GeneReviews staff has selected the following disease-specific and/or umbrella support organizations and/or registries for the benefit of individuals with this disorder and their families. GeneReviews is not responsible for the information provided by other organizations. For information on selection criteria, click here.

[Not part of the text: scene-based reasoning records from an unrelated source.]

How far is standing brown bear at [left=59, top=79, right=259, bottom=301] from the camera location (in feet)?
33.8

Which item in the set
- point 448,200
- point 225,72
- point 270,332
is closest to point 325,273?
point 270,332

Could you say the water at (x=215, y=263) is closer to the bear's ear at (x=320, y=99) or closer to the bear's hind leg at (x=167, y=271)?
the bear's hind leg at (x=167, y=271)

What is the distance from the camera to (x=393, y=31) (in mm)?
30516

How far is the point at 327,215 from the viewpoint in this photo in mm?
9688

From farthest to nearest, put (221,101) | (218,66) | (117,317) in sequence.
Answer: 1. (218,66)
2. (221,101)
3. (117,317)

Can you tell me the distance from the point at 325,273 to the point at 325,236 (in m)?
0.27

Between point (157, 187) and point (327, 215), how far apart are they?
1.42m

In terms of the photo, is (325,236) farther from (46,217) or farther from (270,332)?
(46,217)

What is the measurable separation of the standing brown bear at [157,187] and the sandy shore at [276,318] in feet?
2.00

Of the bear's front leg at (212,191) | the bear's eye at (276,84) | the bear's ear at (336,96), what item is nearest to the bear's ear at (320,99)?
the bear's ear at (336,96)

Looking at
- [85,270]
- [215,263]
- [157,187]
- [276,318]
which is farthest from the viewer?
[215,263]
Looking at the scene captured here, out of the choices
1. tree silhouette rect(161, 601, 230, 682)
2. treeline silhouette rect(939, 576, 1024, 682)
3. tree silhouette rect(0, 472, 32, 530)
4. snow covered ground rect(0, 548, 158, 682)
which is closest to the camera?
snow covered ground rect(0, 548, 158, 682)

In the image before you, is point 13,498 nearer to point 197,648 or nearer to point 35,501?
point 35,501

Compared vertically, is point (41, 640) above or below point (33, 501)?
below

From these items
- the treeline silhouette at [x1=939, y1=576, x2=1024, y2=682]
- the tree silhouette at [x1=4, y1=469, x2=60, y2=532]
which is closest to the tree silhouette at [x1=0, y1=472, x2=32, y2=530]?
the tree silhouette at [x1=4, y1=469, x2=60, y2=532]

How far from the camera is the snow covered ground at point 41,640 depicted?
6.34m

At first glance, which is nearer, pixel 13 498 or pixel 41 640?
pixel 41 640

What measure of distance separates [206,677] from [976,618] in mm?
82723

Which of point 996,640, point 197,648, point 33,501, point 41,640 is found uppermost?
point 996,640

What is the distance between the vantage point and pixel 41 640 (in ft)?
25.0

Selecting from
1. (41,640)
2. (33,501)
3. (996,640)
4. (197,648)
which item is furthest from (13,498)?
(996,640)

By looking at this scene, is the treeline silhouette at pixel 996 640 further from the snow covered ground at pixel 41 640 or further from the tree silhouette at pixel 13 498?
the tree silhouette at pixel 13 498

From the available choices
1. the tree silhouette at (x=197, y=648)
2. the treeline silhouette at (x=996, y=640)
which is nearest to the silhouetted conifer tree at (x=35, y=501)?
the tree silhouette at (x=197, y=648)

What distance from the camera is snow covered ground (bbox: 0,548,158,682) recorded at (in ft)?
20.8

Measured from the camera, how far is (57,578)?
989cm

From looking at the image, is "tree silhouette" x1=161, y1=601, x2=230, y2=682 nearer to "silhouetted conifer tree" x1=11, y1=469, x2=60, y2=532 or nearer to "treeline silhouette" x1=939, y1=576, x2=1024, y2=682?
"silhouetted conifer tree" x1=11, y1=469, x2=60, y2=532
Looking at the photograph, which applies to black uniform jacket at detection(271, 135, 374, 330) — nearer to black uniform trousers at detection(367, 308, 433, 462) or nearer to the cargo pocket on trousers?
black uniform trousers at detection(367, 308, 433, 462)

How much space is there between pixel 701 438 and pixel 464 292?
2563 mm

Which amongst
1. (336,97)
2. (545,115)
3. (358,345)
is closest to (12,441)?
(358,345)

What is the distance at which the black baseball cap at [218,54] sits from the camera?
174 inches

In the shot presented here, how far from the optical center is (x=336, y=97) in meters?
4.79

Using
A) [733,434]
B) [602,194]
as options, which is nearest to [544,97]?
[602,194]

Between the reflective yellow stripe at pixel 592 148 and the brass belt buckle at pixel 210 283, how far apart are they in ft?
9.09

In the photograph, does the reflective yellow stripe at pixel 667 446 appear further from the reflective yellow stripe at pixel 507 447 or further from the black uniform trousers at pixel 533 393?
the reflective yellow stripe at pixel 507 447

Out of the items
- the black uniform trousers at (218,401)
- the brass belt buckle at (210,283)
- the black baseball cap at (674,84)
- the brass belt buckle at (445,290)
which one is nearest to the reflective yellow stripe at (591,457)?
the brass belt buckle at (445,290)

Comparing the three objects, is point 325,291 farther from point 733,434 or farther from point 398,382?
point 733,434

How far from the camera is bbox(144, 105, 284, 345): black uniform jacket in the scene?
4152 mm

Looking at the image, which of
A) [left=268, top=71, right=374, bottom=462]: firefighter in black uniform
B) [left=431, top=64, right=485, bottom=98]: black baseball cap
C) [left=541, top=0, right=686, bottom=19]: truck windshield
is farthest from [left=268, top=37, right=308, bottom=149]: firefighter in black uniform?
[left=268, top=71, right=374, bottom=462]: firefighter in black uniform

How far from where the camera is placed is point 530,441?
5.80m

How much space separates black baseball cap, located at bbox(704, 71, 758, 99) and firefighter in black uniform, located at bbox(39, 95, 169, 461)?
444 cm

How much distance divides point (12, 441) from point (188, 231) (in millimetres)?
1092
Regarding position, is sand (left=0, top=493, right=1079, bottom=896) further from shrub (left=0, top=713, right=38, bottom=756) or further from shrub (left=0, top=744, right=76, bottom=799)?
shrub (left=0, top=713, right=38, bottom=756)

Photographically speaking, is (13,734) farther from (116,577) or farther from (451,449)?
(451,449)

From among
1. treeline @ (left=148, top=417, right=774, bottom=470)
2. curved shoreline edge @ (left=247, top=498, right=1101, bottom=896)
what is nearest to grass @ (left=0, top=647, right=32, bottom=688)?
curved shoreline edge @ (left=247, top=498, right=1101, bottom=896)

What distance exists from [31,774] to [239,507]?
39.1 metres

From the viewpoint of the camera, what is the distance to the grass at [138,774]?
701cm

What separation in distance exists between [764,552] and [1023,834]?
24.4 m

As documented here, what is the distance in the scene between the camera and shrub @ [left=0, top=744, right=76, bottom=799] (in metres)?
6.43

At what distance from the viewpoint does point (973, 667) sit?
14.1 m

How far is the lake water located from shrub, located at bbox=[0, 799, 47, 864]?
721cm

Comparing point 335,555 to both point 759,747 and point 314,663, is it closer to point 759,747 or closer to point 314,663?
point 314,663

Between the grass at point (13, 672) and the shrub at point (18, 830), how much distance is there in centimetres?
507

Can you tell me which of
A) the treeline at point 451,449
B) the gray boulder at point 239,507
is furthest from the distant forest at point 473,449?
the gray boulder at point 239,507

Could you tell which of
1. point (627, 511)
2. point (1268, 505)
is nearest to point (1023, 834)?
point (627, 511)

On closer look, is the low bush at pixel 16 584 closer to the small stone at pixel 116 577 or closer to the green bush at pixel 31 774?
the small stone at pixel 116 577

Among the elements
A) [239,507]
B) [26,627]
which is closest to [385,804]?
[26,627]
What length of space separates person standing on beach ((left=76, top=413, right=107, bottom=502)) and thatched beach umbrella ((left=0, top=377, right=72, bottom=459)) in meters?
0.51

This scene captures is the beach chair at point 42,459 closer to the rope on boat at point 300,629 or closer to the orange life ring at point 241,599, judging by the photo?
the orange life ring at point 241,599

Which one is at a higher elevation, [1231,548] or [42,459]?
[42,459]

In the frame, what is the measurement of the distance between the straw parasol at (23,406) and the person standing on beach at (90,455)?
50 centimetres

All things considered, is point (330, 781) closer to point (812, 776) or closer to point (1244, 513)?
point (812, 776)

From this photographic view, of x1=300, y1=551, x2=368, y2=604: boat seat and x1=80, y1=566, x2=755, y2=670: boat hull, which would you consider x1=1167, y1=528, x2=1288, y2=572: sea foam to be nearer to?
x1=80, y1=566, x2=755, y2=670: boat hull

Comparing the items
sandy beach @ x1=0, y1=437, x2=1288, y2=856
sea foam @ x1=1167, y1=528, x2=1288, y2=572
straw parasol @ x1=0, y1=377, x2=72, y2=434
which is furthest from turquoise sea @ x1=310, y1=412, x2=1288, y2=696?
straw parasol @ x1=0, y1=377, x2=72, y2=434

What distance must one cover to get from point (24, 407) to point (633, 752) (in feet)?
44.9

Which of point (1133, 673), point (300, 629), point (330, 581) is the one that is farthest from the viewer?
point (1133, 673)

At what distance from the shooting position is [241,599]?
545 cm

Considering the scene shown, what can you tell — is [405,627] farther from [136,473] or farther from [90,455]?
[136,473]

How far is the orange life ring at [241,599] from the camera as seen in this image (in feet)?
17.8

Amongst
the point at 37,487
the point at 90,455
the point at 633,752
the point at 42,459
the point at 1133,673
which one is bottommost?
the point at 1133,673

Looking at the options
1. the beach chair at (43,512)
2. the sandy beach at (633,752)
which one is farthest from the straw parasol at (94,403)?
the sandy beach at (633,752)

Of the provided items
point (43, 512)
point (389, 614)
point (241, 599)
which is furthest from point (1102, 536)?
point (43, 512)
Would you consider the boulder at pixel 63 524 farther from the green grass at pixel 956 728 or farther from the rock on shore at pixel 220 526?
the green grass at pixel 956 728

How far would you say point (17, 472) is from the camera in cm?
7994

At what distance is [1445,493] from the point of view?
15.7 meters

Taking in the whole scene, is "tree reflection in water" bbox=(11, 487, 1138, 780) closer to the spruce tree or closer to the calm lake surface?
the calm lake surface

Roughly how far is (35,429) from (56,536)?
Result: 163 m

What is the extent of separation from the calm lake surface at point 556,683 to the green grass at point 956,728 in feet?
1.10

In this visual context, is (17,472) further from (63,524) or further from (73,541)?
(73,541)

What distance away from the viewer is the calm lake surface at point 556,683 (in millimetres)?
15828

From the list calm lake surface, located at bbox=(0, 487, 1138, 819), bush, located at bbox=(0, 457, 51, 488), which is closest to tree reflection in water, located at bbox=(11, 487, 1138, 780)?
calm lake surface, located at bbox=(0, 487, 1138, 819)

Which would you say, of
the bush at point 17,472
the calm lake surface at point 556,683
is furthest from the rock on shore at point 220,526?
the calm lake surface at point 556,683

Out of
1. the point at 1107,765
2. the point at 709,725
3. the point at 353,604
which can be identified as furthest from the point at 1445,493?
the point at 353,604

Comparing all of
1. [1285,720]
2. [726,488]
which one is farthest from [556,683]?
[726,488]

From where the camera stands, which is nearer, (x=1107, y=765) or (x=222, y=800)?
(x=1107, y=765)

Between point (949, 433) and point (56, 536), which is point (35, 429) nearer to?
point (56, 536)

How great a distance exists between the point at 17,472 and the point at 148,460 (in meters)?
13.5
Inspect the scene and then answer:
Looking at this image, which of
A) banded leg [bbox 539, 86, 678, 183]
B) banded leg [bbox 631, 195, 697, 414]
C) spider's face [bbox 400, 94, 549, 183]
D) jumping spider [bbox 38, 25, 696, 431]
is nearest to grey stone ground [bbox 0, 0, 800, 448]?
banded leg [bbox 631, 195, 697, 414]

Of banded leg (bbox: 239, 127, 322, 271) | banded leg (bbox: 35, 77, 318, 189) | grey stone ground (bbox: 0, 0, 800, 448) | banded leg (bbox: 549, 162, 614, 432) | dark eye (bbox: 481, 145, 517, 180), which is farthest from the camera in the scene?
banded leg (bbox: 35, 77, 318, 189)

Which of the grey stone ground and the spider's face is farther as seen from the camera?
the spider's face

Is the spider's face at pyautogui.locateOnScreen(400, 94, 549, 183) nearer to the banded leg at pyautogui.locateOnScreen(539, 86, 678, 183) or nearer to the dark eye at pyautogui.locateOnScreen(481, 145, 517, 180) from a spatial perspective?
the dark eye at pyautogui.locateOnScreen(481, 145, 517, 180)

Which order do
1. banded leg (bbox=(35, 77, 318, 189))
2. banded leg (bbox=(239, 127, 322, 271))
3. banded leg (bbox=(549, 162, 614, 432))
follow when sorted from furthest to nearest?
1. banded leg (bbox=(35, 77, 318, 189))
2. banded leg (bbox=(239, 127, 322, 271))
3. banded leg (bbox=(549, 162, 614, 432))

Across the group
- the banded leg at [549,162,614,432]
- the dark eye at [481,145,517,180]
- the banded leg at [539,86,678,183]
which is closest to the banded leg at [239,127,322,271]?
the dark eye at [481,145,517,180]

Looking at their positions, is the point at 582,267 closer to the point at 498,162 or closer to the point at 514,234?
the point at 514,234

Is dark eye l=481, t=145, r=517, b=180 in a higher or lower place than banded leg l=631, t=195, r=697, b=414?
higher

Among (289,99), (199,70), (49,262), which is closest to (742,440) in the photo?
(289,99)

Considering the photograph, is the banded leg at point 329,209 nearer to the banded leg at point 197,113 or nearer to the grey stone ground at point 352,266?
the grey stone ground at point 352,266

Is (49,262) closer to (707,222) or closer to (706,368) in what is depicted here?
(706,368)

  • National Library of Medicine Genetics Home Reference
  • NCBI Genes and Disease
  • PKD Foundation
    8330 Ward Parkway
    Suite 510
    Kansas City MO 64114-2000
    Phone: 800-753-2873 (toll-free); 816-931-2600
    Fax: 816-931-8655
  • The PKD Charity (Polycystic Kidney Disease)
    Scarcliffe S44 6TH
    United Kingdom
    Phone: 0300 111 1234
  • Kidney Foundation of Canada
    1599 Hurontario Street
    Suite 201
    Mississauga Ontario L5G 4S1
    Phone: 800-387-4474 (toll-free); 905-278-3003
    Fax: 905-271-4990
  • National Kidney Foundation (NKF)
    30 East 33rd Street
    New York NY 10016
    Phone: 800-622-9010 (toll-free); 212-889-2210
    Fax: 212-689-9261

Molecular Genetics

Information in the Molecular Genetics and OMIM tables may differ from that elsewhere in the GeneReview: tables may contain more recent information. —ED.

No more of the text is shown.